## EXCERPTED PASSAGE
++++++
Productive

Productive?
We want to be helpful, we want to contribute, find a way to share ourselves with the people we love and care about. So imagine 11 human rights types (all women by the way) trying to find ways to help, feel productive, keep that hope and helping spirit alive. At times it was comical. Some people focused on getting us nutrition and regular meals. Others focused on making food, we made hummus on a couple of occasions (there was tahini paste in the air conditioned grocery store). Others were in charge of the rape victim interviews. Others were leaders on the meetings with the UN type folks. Then there was the WE NEED A DRINK group that grew larger every night. We all were looking for ways to feel productive.
On a really bad day I just had it, I knew I had it so I sat on the outside of the circle, tried to keep my mouth shut and busy my mind with song lyrics running through my head. I didn’t know that everyone else could tell I had it, didn’t know what the look on my face was conveying. I was trying to stare at the ants and my mosquito bites. I wasn’t mad at anyone, I had just had it, didn’t want to talk, convince anyone, debate anything or be a part of the problem. I didn’t want us to tell the women’s group what to do; I didn’t want to create things they might not need. I didn’t want to guide them in a conversation to a conclusion I had reached. I was just done. And if you know me you probably know the look that was on my face, but I can guess what I might have looked like.
++++++
## EXERCISE TASK 1
From the essay titled "Productive," write out the passage starting with "Productive?" and going on through "to feel productive.".
## EXERCISE TASK 2
Translate this sentence from the essay titled "Productive" into Spanish: "We all were looking for ways to feel productive."
The data that comes next has no connection to the essay titled "Productive."

## COLLECTED DATA
++++++
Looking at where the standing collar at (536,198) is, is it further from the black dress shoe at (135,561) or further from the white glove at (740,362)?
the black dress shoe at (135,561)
++++++
## FINAL ANSWER 1
Productive?
We want to be helpful, we want to contribute, find a way to share ourselves with the people we love and care about. So imagine 11 human rights types (all women by the way) trying to find ways to help, feel productive, keep that hope and helping spirit alive. At times it was comical. Some people focused on getting us nutrition and regular meals. Others focused on making food, we made hummus on a couple of occasions (there was tahini paste in the air conditioned grocery store). Others were in charge of the rape victim interviews. Others were leaders on the meetings with the UN type folks. Then there was the WE NEED A DRINK group that grew larger every night. We all were looking for ways to feel productive.

## FINAL ANSWER 2
Todas buscábamos maneras de sentirnos productivas.